Guideposts has launched a new fiction series, Ordinary Women of the Bible, imagining the lives of people who make the briefest of appearances in Scripture and yet have much to tell us about how to live in faith and expectation.
I was listening to my favorite Bible podcast when one of the guests—a guy, mind you—pointed out, “You know, it’s the women in the Gospels who get it about Jesus. They’re often the first to really understand who he is.” Wow, I thought, that’s something I’d never noticed before.
I took down my Bible and turned to Luke’s Gospel. Mary is there in the first chapter, of course, startled to learn from the angel Gabriel how she’s been called by God. She then goes to visit her relative Elizabeth, pregnant with John the Baptist, to share the good news. These two women are major figures in the age-old story, but as I kept turning the pages, it was the lesser-known women whose stories jumped out at me.
Like Anna the prophet, who had been waiting her whole life for the appearance of this savior. An 84-year-old widow, she never left the temple in Jerusalem, worshiping and praying day and night. When the infant Jesus is brought there to be blessed, Anna praises God, knowing that this is the one who will bring redemption to the world. It’s a cameo appearance. She appears, sees Jesus, understands who he is and then is gone.
Other women come onto the scene and, unlike the 12 disciples, don’t even get named, yet their holiness is called out. For instance, as Jesus watches the rich people making a big show of putting gifts into the collection box at the temple, calling attention to their wealth, he points to a poor widow who throws in two small copper coins, a mere mite. The rich are just giving their spare change. She has given everything she has.
Or consider the woman who had bled for 12 long years. She’d spent all her money on doctors, to no avail. Desperate for healing, she merely touches the hem of Jesus’ robe in the midst of a crowd. Her bleeding stops. He feels the power leave him and calls her out. “Daughter, your faith has healed you,” he says. “Go in peace.”
There is the woman with the alabaster vase full of perfumed oil. Uninvited, she enters the Pharisee’s house where Jesus is eating and kneels at his feet. Characterized as someone of dubious reputation, she weeps, wetting Jesus’s feet with her tears, wiping them with her hair, pouring the oil on them. The Pharisee is appalled. Not Jesus. “You didn’t anoint my head with oil,” he says to the man, “but she has poured perfumed oil on my feet.” He lets her know her sins are forgiven. “Your faith has saved you.”

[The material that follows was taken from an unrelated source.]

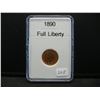 Image 1 : 1890 Indian Head Cent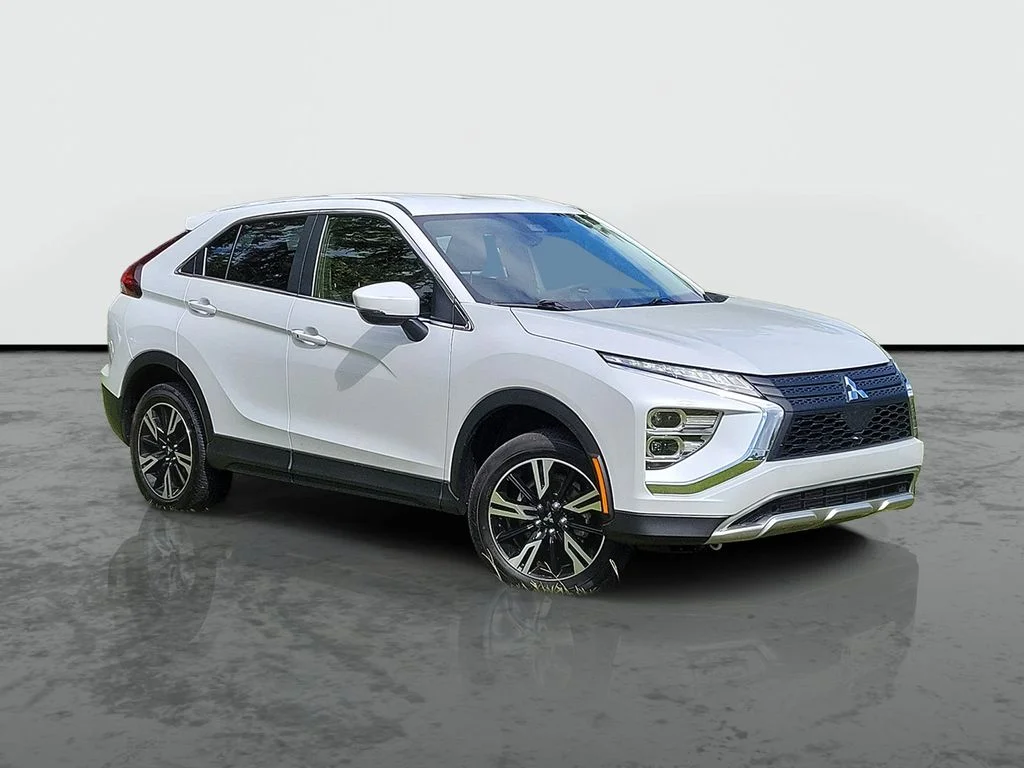 2025 Mitsubishi Eclipse Cross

In some traditions, the woman is thought to be Mary Magdalene, who makes an appearance—named—in the next chapter. The point in all these instances is that the people who come to Jesus in humility, in need and in the most abject circumstances know who he is. And their lives are changed.
I thought back to an Easter sermon our pastor once gave. She noted that at the Crucifixion it was the women who’d followed Jesus from Galilee who stuck around till the bitter end, mourning their loss. And they were the ones, going to the tomb with spices, who were the first to bear witness to the Resurrection. It was as though being present during such grave sorrow allowed them the vision that was beyond their greatest hopes, a reminder that sadness can open us up to unexpected revelations.
Every character in the Bible feels extraordinary—in extraordinary times and extraordinary situations. But those who got called out are often not the ones who called themselves out. They are everyday people. People like us. Ready to love, ready to be changed.